We have a new policy set in stone in the Alvarez family beginning the next school year. Boy do I wish I had implemented it this past year! Our youngest daughter, evolving from a tween to a teen, will begin the school year grounded until we get the grades we feel she is capable of attaining…. As a seventh grader, we have struggled with the huge emphasis from her peers on guys and parties….Geez, I could have sworn our 23 year old didn’t start the drop off boy-girl parties until her sophomore year in high school….Then again our soon to be teen says her older sister was a nerd!
Parents, we need help, we need to work as a team of Catholic parents focused on living the faith we proclaim to be ours. It’s easier to turn a deaf ear to the constant wailing and whining when our soon to be teens do not get their way. My 12 year old daughter, otherwise a wonderful human being, seems to thrive on skating on thin academic ice. She expects us to jump for joy when her friends get summer school and she doesn’t. She expects us to applaud mediocrity. She also expects us to reward her with party after party on the weekends….

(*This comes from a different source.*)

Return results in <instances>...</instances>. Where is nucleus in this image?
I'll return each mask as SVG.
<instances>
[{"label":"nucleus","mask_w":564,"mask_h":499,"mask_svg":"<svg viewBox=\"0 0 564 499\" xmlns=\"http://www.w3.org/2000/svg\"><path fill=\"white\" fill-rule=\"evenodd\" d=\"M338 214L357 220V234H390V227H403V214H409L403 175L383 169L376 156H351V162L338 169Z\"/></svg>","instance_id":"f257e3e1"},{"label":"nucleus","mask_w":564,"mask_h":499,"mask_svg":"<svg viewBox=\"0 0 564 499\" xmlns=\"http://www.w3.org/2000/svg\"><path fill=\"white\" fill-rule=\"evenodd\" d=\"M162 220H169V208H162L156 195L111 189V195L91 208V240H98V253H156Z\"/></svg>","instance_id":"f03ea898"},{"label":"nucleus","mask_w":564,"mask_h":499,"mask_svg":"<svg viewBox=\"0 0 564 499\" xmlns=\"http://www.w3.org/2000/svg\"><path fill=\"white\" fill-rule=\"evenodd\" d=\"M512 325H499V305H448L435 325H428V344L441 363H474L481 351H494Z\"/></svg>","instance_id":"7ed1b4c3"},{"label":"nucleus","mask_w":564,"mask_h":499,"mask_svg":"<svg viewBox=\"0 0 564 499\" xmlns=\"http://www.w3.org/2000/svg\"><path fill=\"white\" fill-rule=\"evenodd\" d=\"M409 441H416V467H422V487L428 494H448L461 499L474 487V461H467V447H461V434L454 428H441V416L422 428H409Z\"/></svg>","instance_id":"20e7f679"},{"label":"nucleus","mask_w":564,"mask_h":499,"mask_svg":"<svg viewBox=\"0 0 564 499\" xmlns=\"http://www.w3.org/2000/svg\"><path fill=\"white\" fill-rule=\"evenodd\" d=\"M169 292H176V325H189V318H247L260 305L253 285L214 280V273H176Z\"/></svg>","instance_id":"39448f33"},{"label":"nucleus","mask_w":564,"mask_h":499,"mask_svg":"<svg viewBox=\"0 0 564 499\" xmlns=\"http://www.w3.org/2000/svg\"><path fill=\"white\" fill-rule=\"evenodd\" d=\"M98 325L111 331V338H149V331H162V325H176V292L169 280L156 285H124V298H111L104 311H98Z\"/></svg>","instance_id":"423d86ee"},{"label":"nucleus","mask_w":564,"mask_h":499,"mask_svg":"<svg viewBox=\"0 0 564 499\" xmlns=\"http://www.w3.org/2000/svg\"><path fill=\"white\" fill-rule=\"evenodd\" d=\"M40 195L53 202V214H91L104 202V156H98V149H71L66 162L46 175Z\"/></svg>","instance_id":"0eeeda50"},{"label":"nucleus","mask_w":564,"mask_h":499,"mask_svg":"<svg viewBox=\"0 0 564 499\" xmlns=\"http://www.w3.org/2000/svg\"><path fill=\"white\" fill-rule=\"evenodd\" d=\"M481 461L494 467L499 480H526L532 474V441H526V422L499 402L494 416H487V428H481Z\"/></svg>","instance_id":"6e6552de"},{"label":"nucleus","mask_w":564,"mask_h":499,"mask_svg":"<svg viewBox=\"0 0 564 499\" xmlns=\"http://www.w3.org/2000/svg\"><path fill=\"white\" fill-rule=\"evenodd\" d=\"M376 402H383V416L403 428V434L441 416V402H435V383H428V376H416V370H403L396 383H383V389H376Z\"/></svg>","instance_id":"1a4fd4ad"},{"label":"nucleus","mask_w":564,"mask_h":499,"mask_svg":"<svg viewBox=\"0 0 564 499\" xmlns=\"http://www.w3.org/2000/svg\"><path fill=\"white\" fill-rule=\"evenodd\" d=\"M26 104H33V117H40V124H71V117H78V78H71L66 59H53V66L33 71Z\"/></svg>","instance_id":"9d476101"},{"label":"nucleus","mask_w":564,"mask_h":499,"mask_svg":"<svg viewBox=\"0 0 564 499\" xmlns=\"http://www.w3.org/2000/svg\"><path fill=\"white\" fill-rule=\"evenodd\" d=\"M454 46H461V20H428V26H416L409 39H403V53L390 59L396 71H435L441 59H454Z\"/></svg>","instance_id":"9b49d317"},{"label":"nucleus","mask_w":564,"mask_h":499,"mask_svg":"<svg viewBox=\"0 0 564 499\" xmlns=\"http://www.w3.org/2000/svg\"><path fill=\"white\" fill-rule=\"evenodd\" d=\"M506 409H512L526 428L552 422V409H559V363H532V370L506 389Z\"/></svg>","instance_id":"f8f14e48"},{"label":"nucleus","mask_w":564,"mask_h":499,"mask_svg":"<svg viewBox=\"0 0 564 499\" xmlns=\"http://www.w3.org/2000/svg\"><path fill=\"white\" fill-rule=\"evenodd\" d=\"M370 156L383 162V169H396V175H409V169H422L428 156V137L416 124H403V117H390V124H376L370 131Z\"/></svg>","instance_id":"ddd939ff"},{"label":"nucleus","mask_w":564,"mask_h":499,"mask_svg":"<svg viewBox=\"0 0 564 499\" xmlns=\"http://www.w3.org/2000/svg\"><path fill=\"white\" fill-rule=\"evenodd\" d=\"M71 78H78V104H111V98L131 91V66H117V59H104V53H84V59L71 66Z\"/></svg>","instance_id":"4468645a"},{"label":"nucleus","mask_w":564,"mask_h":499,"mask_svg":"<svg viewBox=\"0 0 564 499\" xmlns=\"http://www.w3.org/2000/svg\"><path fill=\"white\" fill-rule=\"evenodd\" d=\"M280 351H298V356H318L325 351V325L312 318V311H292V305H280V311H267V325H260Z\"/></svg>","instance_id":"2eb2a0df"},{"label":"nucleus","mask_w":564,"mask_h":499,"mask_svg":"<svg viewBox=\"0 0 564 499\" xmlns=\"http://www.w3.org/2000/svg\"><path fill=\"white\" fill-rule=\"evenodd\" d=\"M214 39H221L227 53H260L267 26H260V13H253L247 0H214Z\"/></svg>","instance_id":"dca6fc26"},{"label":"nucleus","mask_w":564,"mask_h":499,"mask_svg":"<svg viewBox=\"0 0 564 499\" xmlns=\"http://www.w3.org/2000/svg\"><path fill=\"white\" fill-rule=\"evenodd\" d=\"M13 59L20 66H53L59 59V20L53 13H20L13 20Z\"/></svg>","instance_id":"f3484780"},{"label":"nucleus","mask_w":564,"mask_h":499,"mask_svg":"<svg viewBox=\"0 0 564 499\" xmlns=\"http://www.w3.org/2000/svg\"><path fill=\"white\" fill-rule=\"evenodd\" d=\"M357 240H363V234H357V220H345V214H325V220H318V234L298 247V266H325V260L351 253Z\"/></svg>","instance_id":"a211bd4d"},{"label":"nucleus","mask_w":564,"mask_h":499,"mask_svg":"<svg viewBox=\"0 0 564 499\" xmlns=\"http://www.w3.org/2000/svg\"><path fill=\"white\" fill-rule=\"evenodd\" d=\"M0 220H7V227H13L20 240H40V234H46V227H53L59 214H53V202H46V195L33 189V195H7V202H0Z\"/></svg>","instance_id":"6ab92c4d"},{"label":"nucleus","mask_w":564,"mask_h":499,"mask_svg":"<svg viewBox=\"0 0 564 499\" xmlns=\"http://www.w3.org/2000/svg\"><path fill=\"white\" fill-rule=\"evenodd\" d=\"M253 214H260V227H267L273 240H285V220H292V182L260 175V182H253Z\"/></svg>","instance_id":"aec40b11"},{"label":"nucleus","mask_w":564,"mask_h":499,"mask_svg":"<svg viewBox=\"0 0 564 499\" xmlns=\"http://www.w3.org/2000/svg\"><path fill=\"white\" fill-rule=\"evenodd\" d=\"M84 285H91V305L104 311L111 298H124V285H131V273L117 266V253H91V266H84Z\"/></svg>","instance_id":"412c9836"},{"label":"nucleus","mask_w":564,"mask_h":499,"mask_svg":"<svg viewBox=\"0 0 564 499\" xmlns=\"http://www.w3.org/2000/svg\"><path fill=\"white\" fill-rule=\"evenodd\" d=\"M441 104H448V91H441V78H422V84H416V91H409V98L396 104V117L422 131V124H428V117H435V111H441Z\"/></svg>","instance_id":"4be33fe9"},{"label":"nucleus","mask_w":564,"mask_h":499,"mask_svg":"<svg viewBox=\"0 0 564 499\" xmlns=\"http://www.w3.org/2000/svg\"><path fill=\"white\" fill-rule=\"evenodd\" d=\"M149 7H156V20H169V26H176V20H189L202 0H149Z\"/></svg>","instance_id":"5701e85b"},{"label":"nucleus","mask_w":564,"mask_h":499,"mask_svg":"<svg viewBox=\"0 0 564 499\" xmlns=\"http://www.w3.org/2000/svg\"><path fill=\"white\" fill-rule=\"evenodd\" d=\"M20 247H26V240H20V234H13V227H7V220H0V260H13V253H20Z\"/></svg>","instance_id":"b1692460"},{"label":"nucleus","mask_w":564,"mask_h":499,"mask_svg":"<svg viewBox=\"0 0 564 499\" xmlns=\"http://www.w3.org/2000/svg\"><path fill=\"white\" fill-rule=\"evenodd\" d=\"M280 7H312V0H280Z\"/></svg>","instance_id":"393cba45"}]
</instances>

We put our foot down this week and limited her to one party this past weekend. Each and every day the week before the parties brought exaggerated levels of whininess, including the old standby: I hate you! She tried using her mother against me and vice versa. She actually waited until her mom was asleep, then cajoled an OK from her while she slept to go to the second party! When I held my own the next morning, she raged and sulked…something only a tween can do at the same time!
The morning after the grounding for the first party, the storm passed. I can’t believe my wife and me held our own and held to our new rule. I’m sure our daughter now understands that rules will not be bent from now on. But unfortunately, some of our peer parents don’t do the same. We as parents, need to set the standard. We must set the bar at a level that will make them successful young ladies, both academically and morally. Next year she goes into 8th grade. A pivotal year academically that will determine what high school she goes too.
Sending our children to a Catholic high school does not absolve us from our responsibility to prepare their souls for eternity. I had the incredible blessing to go to confession with our beloved Bishop Augustine Roman only a few days before his passing. I mentioned my concern as a Catholic parent that I wasn’t doing enough to guide my daughter through these tumultuous years as a Catholic young girl. He told me in no uncertain terms that a Catholic education is only as good as the morals and lifestyle taught at home and shown by the parents. That Catholic High schools in and of themselves are not an adequate replacement for the examples of parents.
I wasn’t on a committed walk with our Lord while we were raising our eldest daughter. Even though she is a wonderful young woman and gifted academically and artistically, I beat myself up for not giving her the example I should have as a Catholic father…. I am determined not to the same with my evolving tween…. I pray that the Lord give my wife and I the strength to hold our own and be an example as Catholic parents; not only to our daughter – but to our peer parents as well.
I hear you! My husband and I have 8 kids,24yrs to 9, 2girls,6 boys. It’s not easy raising kids to be true to the Catholic faith. Among the things we do to try and instill Catholic values is praying the Rosary with whoever is home, most nights of the week. My husband and I work as a team in trying to making sure our kids stay on the straight and narrow. It’s not easy. With 8 kids, standing our ground can be challenging but we see the fruits of our efforts. A very wise priest told me that if the kids see mom praying, it’s no big deal. If the kids see dad praying, they take notice and are more likely to do the same. We think the same holds true for regular confession as well. Parents have to lead by example, relying on prayer, providence and God’s grace.
LikeLike
I’m a teen myself, and although I’m not one to party, I think important as they are, grades are not the only important sector of somebody’s life. Some people are just meant to be different, and I think as a parent you have to consider that, but you still have the right to push her to do her best.